What is Mainframe Testing: A Complete Guide
By Shweta Jain, Community Contributor - December 3, 2024
Mainframe testing is the process of verifying and validating the functionality of applications that run on mainframe computers, which are large, powerful systems typically used by businesses for critical tasks like data processing and storage.
These systems often run legacy software and handle huge volumes of transactions, such as banking or insurance processes. Though mainframes are older systems, many companies still rely on them for day-to-day operations.
Mainframe testing is therefore relevant. This guide discusses mainframe testing in detail.
- What is a Mainframe?
- What is Mainframe Testing?
- Mainframe Attributes
- Where is Mainframe Testing Done?
- How to Perform Mainframe Testing
- Prerequisites for Mainframe Testing
- Mainframe Testing Process with Example
- Mainframe Testing Techniques to Follow
What is a Mainframe?
A mainframe is a high-performance, large-scale computer that handles and processes huge volume of data and transactions. Multiple users and applications can be supported by these systems simultaneously. This makes it ideal for critical, large-scale operations like banking, insurance, and government systems.
Mainframes are built for reliability, speed, and security, and are capable of running continuously (24/7) without failure. They are often used for tasks that require handling large databases, complex calculations, or high-volume transaction processing.
What is Mainframe Testing?
Mainframe testing is the process of ensuring the software running on mainframe computers works properly. It involves testing how well the system handles large amounts of data, transactions, and user activity.
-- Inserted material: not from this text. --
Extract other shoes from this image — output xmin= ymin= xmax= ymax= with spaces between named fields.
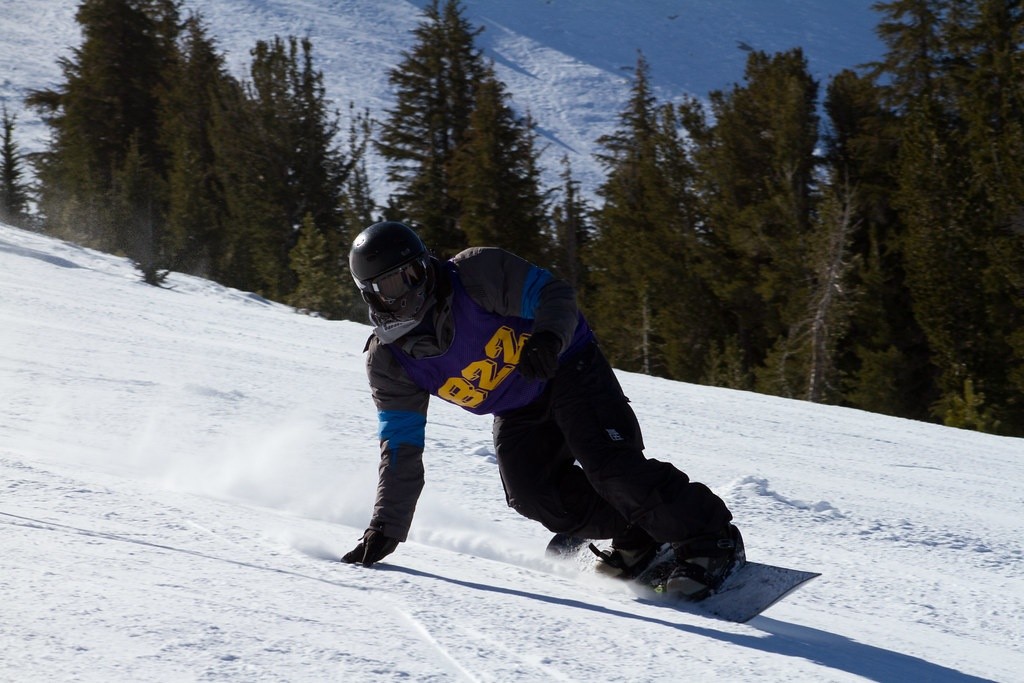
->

The goal is to make sure everything runs smoothly without bugs or performance issues. Testers check if the data is accurate, how the system performs under heavy load, and how well it works with other systems. This type of testing is especially important for businesses that rely on mainframes for daily operations, like banks or insurance companies.
For example, in a bank, mainframe testing might involve checking if the system can handle thousands of transactions at once without crashing.
Testers could simulate multiple people withdrawing money at the same time and make sure the system updates account balances in real time, without any errors.
This ensures the bank’s mainframe can handle busy periods without slowing down or losing data.
Mainframe Attributes
Mainframes are super powerful computers built for speed, reliability, and security, making them a must-have for industries like banking, insurance, and government.
Here are the five key attributes of mainframes
Key Attributes of Mainframes:
- High Processing Power: Mainframes can handle huge amounts of data and thousands of tasks at once, making them perfect for complex operations.
- Reliability: These systems are built to run non-stop, 24/7, with very little downtime. They’re made to keep working even during busy times.
- Scalability: Mainframes can easily grow as the business does. Whether you need more storage or want to support more users, they can scale up quickly.
- Security: They come with strong security features, like encryption and strict access controls, to keep sensitive data safe.
- Multi-User Support: Mainframes can support thousands of users at once without slowing down, so many people can use the system at the same time.
Where is Mainframe Testing Done?
Mainframe testing is usually performed in environments where mainframe systems are relied on for business operations.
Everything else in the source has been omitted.